Thousands have been arrested as inflation spirals into Weimar territory and Venezuelans are even losing large amounts of weight en masse from food shortages in one of the world’s most oil-rich nations. The Socialist experiment has neared the end of its natural and inevitable course in Venezuela.

When Venezuelan strongman Hugo Chavez died in 2013, there briefly was a glimmer of hope that the socialist state apparatus he had built over the prior decade would start on the road towards reform and freedom. However Nicolas Maduro has continued many of Chavez’s socialist policies, both economically and politically.

Almost two decades of strongman socialist rule in Venezuela has led not to more prosperity for the people, but, according to the Economist, to 82% of households living in poverty compared to 48% prior to Chavez. Amid rhetoric championing redistribution and struggle against wealthy elites, Venezuelans now have neither liberty nor prosperity and must watch as their nation collapses around them.

Venezuela’s socialist system is the same rehashed model of left-wing redistribution and repression that has existed in many other nations over the course of the 20th century. In many such nations, people give their rights to soothsayers who promise to solve all their problems. After securing its power, the state’s ruling class reigns supreme, enriching themselves at the expense of the citizenry and with all liberties and human rights existing only in accordance with their desires.

Skip several thousand miles to the United States and we come to a nation where almost half of millennials have a favorable opinion of socialism, according to a recent Harvard University survey, and a “Democratic Socialist” nearly won the nomination for one of our country’s major political parties.

Countries like North Korea are so distant and twisted that it may be difficult for Americans to draw lessons from their situation. Cuba is right off our shore, but lacks immediate events that thrust it into our public consciousness. Venezuela thus ought to serve as a timely and relevant reminder for us to avoid a similar and too often-repeated cycle.

Venezuela was not always a repressive socialist state, but rather was once an emerging democracy and a developing economy. While wrangling with the challenges inevitably such modern liberal democracies face as they grow, it nonetheless had the foundation for a free press, free markets, and a constitutional system of representation and rights.

However in such a system, even without a revolution or military conflict, a mass vote by enough people can wipe it all away. And that’s precisely what happened in Venezuela, where strongmen like Chavez played to the passions of the poor, enraged them against the wealthy private sector businesspeople and elites, used the name of “America” as an ethereal scapegoat, and sold them a system that bled their supposed “enemies” a little but resulted in a smaller pie for everyone.

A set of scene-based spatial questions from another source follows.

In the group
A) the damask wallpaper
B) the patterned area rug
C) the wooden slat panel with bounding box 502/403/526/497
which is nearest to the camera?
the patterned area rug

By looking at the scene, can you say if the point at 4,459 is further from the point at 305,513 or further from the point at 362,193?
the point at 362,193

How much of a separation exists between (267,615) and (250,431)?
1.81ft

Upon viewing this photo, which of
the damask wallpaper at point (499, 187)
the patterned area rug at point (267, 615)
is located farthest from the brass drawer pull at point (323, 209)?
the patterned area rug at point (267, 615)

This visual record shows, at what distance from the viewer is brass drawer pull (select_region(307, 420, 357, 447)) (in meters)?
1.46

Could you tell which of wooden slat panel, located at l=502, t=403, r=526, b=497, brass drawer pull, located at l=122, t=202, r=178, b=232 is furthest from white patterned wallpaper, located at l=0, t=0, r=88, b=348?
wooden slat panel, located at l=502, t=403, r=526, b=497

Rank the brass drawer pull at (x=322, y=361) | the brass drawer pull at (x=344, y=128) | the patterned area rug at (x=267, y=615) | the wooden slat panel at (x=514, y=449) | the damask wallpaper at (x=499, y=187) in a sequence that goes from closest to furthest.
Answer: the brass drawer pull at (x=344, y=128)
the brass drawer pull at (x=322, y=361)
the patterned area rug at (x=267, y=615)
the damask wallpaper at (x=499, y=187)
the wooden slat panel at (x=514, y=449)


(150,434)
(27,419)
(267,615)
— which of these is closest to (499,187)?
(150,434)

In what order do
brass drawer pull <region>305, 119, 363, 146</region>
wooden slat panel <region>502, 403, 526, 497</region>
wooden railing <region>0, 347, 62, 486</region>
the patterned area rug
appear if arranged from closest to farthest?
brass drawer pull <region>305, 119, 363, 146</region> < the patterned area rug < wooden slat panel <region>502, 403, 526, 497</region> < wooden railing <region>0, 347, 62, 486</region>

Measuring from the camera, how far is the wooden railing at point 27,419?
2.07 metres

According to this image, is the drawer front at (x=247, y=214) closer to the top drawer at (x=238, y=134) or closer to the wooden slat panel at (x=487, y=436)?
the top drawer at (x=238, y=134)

Here in America we face a similar challenge. Many Americans are reeling from some of the unique economic challenges the 21st century is presenting us with. In response, already many are singing a siren’s song that threatens to repeat Venezuela’s situation here, inciting hatred against elites supposedly at fault and advocating for socialist redistribution as the solution to our new woes.

These redistributionists do this all while ignoring that their proposals will leave the people they purport to be helping more poor and deprived than ever before. Furthermore, proper policy responses to these new developments in technology and our economy have the potential to bring us incredible levels of prosperity and an even faster rising tide for everyone.

The people of Venezuela have found themselves in a situation that is difficult to escape. Their struggle to restore their republic and liberty will be a long one, and hopefully will succeed.

In the meantime, we Americans ought to look closely at what has transpired in Venezuela and ensure it is not repeated in our country. We must always be vigilant in standing for free markets and God-given constitutional liberties, which have led to and will continue to lead to more prosperity and liberty than any other ideas throughout history.